Dark matter is an intangible, enigmatic substance that, unlike regular matter (stars, gas, and dust), does not emit, absorb, or reflect electromagnetic radiation. It is largely detectable via its gravitational influence on visible stuff and the universe’s large-scale structure.
Sebastién Comerón, a researcher at the IAC and the University of La Laguna (ULL), headed a team of scientists who discovered that the galaxy NGC 1277 does not contain dark matter. This is the first time that a big galaxy (several times the mass of the Milky Way) has been found to be devoid of this invisible component of the universe. “This result contradicts currently accepted cosmological models, which include dark matter,” Comerón explains.
Massive galaxies, according to current standard model cosmology, contain significant amounts of dark matter, a type of matter that does not interact in the same way as normal matter; the only evidence for its existence is the strong gravitational pull it exerts on nearby stars and gas, and this interaction is observable.
NGC 1277 is a “relic galaxy” prototype, which implies it has had no interactions with its neighbors. This sort of galaxy is extremely rare, and it is thought to be the remains of enormous galaxies that formed in the early days of the universe.
The importance of relic galaxies in helping us to understand how the first galaxies formed was the reason we decided to observe NGC 1277 with an integral field spectrograph. From the spectra we made kinematic maps which enabled us to work out the distribution of mass within the galaxy out to a radius of some 20,000 light years.
Sebastién Comerón
“The importance of relic galaxies in helping us to understand how the first galaxies formed was the reason we decided to observe NGC 1277 with an integral field spectrograph” explains Comerón. “From the spectra we made kinematic maps which enabled us to work out the distribution of mass within the galaxy out to a radius of some 20,000 light-years” he adds.
The scientists discovered that the mass distribution in NGC 1277 was simply the distribution of stars, and from this, they deduced that there cannot be more than 5% dark matter within the radius observed, even if the measurements are consistent with the complete lack of this component.
Current cosmological models suggest that a galaxy the size of NGC 1277 should have at least 10% of its mass in the form of dark matter, with a maximum of 70%. “This discrepancy between the observations and what we would expect is a puzzle, and perhaps even a challenge for the standard model,” says Ignacio Trujillo, an IAC and ULL researcher who participated in the study.
The article proposes two theories for the absence of dark matter in NGC 1277. “One is that the gravitational interaction with the surrounding medium within the galaxy cluster in which this galaxy is located has stripped out the dark matter,” says Anna Ferré-Mateu, an IAC and ULL researcher who participated in the study. “The other is that dark matter was driven out of the system when the galaxy formed by the merging of protogalactic fragments, which gave rise to the relic galaxy.”
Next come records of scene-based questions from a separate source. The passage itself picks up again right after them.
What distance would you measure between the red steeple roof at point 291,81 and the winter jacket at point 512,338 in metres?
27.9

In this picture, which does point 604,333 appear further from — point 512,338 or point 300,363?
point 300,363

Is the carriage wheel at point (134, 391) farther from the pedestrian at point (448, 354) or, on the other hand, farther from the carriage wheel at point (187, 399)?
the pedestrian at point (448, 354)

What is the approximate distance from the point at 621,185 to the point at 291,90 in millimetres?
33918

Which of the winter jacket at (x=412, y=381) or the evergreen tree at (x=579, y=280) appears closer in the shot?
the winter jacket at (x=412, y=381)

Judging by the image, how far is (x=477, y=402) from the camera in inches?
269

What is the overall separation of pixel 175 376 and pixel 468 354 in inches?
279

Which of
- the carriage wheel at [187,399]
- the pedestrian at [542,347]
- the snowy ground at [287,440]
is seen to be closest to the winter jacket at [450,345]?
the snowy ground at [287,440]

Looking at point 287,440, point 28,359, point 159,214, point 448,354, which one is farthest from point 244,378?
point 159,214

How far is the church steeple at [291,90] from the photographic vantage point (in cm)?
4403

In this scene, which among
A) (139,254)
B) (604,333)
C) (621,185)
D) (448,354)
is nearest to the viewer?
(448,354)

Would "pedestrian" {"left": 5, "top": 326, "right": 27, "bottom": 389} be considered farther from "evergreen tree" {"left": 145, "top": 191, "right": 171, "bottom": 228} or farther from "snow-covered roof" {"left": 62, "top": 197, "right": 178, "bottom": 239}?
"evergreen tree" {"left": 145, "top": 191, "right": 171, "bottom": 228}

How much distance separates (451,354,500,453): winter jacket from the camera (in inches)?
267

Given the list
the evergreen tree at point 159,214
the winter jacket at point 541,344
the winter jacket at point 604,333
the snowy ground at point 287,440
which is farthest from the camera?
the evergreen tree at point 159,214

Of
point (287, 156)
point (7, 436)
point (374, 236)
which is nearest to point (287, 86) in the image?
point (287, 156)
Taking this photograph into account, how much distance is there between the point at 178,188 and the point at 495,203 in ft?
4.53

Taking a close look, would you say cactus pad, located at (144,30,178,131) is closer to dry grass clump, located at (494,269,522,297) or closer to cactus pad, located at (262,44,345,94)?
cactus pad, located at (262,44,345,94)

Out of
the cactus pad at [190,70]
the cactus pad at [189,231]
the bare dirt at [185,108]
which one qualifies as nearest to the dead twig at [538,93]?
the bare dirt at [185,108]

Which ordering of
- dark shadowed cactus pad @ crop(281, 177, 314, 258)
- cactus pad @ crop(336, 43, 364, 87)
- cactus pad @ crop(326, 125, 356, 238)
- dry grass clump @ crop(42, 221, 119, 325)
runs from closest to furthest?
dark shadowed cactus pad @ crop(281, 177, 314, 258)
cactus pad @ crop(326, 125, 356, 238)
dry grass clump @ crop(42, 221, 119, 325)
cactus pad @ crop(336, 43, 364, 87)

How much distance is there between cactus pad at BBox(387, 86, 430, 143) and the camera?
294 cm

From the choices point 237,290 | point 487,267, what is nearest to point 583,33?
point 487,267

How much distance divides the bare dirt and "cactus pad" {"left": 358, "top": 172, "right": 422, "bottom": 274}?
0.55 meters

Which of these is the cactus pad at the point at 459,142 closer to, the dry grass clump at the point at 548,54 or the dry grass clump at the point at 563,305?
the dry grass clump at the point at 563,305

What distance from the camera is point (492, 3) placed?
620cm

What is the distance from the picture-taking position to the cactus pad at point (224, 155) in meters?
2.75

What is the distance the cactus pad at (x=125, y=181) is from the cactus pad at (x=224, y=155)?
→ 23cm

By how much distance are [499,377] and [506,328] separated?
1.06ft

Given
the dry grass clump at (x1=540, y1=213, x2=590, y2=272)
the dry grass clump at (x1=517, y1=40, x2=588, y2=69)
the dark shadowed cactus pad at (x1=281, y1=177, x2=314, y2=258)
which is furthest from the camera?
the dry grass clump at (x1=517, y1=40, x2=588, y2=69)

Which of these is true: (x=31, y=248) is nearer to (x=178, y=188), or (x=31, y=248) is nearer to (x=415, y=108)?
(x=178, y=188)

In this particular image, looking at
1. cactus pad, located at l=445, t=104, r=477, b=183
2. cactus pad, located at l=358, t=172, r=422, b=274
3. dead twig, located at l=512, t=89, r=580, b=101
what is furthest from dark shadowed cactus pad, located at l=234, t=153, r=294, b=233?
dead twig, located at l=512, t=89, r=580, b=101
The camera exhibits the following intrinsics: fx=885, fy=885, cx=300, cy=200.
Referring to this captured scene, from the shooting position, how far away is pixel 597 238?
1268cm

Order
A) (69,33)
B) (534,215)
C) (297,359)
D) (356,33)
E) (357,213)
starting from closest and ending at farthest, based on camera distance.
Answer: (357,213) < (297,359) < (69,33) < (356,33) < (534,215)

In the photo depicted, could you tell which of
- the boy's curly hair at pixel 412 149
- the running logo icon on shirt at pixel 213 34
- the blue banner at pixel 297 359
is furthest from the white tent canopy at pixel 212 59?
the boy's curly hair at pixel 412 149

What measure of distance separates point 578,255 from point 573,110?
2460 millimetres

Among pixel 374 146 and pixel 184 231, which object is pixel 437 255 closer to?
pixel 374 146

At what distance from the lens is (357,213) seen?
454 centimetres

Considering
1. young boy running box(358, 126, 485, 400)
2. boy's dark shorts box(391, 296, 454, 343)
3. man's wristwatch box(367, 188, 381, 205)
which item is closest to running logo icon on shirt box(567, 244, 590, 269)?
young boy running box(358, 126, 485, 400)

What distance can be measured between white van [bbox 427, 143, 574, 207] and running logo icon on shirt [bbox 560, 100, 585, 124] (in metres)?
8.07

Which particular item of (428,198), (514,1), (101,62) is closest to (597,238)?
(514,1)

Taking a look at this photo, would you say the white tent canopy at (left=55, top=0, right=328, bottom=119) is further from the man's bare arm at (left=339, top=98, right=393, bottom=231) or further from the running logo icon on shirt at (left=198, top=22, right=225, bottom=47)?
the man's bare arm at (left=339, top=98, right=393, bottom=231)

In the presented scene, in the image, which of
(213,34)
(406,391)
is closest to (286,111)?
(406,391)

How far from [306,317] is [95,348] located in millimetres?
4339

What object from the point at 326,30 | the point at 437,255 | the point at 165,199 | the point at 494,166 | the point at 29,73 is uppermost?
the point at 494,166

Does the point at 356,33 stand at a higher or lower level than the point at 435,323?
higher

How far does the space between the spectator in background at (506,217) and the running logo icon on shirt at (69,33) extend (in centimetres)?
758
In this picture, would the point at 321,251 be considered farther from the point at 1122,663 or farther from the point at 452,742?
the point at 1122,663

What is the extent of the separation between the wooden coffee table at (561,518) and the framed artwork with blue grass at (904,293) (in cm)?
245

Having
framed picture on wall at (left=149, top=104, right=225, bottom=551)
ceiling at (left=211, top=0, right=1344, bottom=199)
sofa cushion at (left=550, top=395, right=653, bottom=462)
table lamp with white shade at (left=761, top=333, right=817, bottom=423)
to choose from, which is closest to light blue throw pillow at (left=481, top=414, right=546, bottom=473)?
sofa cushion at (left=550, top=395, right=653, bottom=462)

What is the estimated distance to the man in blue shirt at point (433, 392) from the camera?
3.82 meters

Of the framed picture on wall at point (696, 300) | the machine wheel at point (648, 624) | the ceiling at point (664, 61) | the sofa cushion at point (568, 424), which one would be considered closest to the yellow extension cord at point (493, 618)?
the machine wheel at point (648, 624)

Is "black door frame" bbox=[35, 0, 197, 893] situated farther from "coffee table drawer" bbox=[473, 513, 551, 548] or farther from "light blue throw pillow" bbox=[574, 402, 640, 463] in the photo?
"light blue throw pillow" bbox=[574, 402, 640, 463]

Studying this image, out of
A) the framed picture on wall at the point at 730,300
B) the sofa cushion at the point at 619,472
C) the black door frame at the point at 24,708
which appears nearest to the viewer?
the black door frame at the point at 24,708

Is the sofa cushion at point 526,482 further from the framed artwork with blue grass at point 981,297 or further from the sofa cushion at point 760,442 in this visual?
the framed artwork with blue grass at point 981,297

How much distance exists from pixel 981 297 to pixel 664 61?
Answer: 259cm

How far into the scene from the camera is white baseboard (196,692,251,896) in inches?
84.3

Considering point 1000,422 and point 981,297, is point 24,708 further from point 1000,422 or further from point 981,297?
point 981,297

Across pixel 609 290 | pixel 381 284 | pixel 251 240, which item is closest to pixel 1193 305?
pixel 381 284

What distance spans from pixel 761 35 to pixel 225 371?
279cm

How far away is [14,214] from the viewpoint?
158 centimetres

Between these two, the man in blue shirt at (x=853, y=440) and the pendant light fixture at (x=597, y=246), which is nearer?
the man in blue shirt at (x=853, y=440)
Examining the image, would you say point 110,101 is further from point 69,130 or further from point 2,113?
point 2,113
For the authors of the study neither of these explanations is fully satisfactory “so the puzzle of how a massive galaxy can form without dark matter remains a puzzle” insists Comerón. In order to continue researching the mystery the team plans to make new observations with the WEAVE instrument on the William Herschel Telescope (WHT) at the Roque de los Muchachos Observatory, in the Canary Island of La Palma
If this finding, that NGC 1277 lacks dark matter, is confirmed, it calls into question alternative models for dark matter, namely theories in which gravity is modified and the majority of gravitational attraction within galaxies is due to a slight change in the law of gravity on large scales. “Although dark matter in a specific galaxy can be lost, a modified law of gravity must be universal; it cannot have exceptions, so a galaxy without dark matter is a refutation of this type of alternative to dark matter,” Trujillo explains.